TV Luv Kush

The cast and crew of “Luv Kush” had to be evacuated from a remote location in Kashmir and brought back to Mumbai. (photo provided)

MUMBAI—Late on the night of June 11, the cast and crew of “Luv Kush,” one of the premium shows to be aired on television, had to be evacuated from a remote location in Kashmir and brought back to Mumbai.

For this story set in Ayodhya, the birthplace of God Ram, the makers were contemplating shooting at real locations in Faizabad district of Uttar Pradesh. But they instead picked a few of the exotic and remotest villages of Kashmir for a month-long schedule that was brought to a standstill in an unfortunate turn of events.

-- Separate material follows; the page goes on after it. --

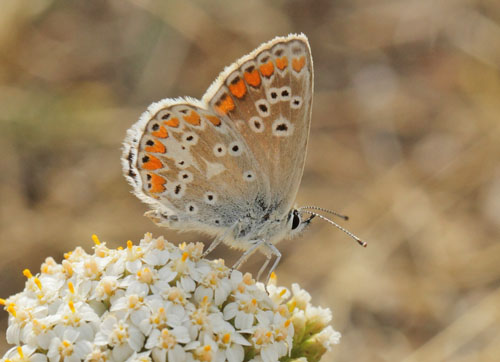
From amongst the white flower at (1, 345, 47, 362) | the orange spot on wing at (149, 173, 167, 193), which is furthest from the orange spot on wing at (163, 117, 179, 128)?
the white flower at (1, 345, 47, 362)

Creative director Siddhartha Tewatiya, who was an eyewitness, shares their ordeal. “With the ongoing political tension in the valley and also the killing of a mastermind terrorist a few weeks ago, we were mentally prepared to play it safe, and to our surprise, the locals had been the kindest. But this incident took us completely by surprise. We were to shoot one of the most crucial scenes involving Lord Ram’s chariot and had arranged for 25 horses. It was late afternoon, and while shooting on a mountain top that was inaccessible by road, we saw a couple of teenage boys approaching, and then asking us to stop shooting. Our local line producer tried to reason with them, and we believed the situation was under control until a couple of minutes later we were surrounded by over 50 of them ready to pelt stones. We were saved as the Central Reserve Police Force (CRPF) reached us in time and rescued us.”

“It was a horrifying experience. We had to film a very important scene and had flown a chariot, especially to the mountainous terrain. But we were asked by the producer to return immediately. We then moved towards Srinagar and took the first flight back home,” added Tewatiya.

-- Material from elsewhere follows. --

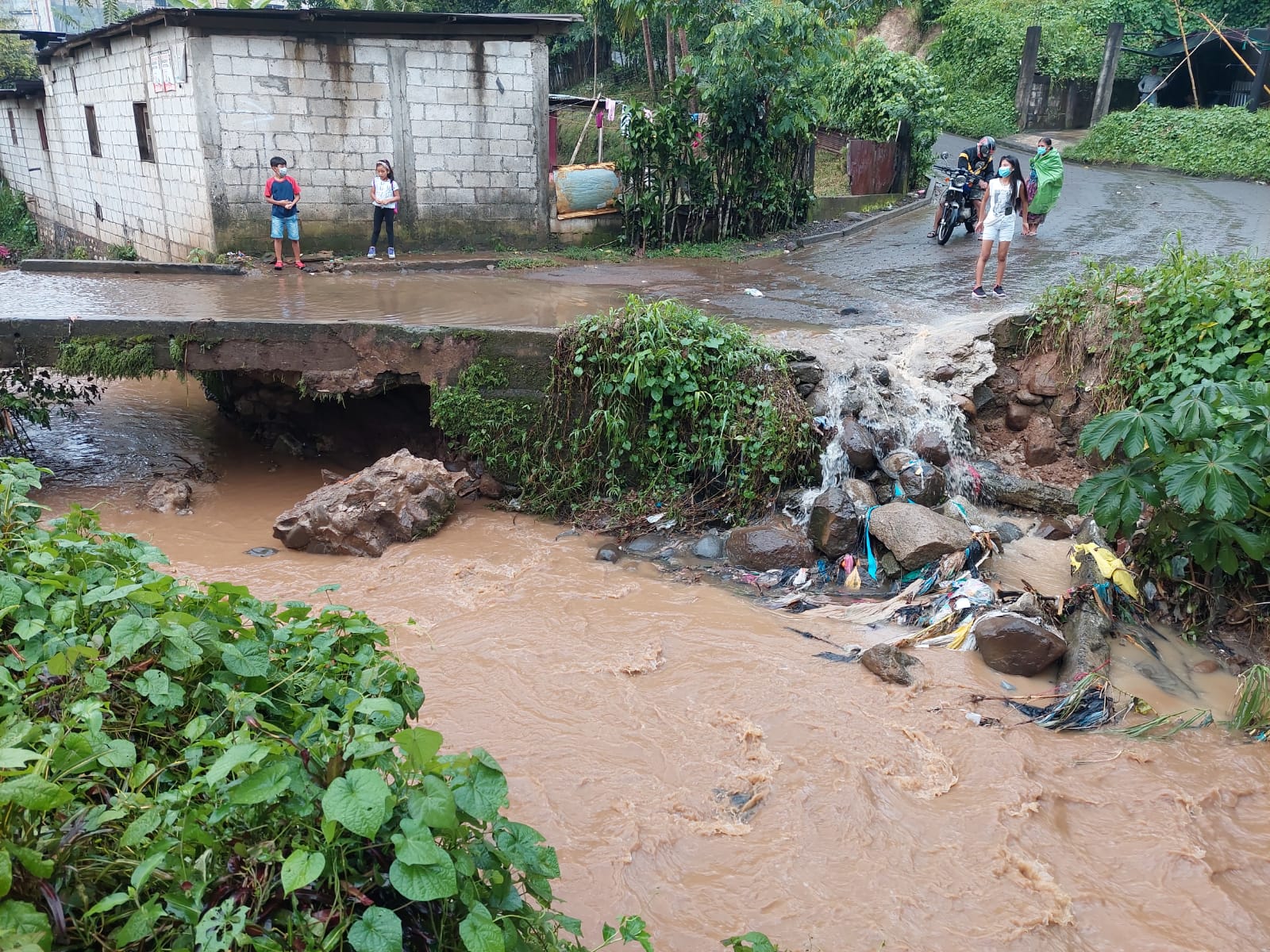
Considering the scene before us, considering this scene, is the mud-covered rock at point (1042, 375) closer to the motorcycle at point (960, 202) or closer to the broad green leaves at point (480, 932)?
the motorcycle at point (960, 202)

Producer-writer-director Siddharth Kumar Tewary is grateful to have his unit of 170 people back without any injuries. “The entire team travels and works with us on complete trust and faith, and we are responsible for them. Though there were assurances from different people for complete safety, there is no substitute to human life, and nothing more important. We have shot in Kashmir for a quite a few times over the last decade, but it’s never been like this ever. I thank the CRPF for coming in at the right time and ensuring the safety of our team.”

After interpreting the biggest epic “Mahabharat” for a new generation, Tewary, who is known for creating path-breaking premium shows on television, is gearing up to present the next biggest story ever told on Indian television, “Ramayan,” through the lens of Luv and Kush, twin sons born to Ram and Sita.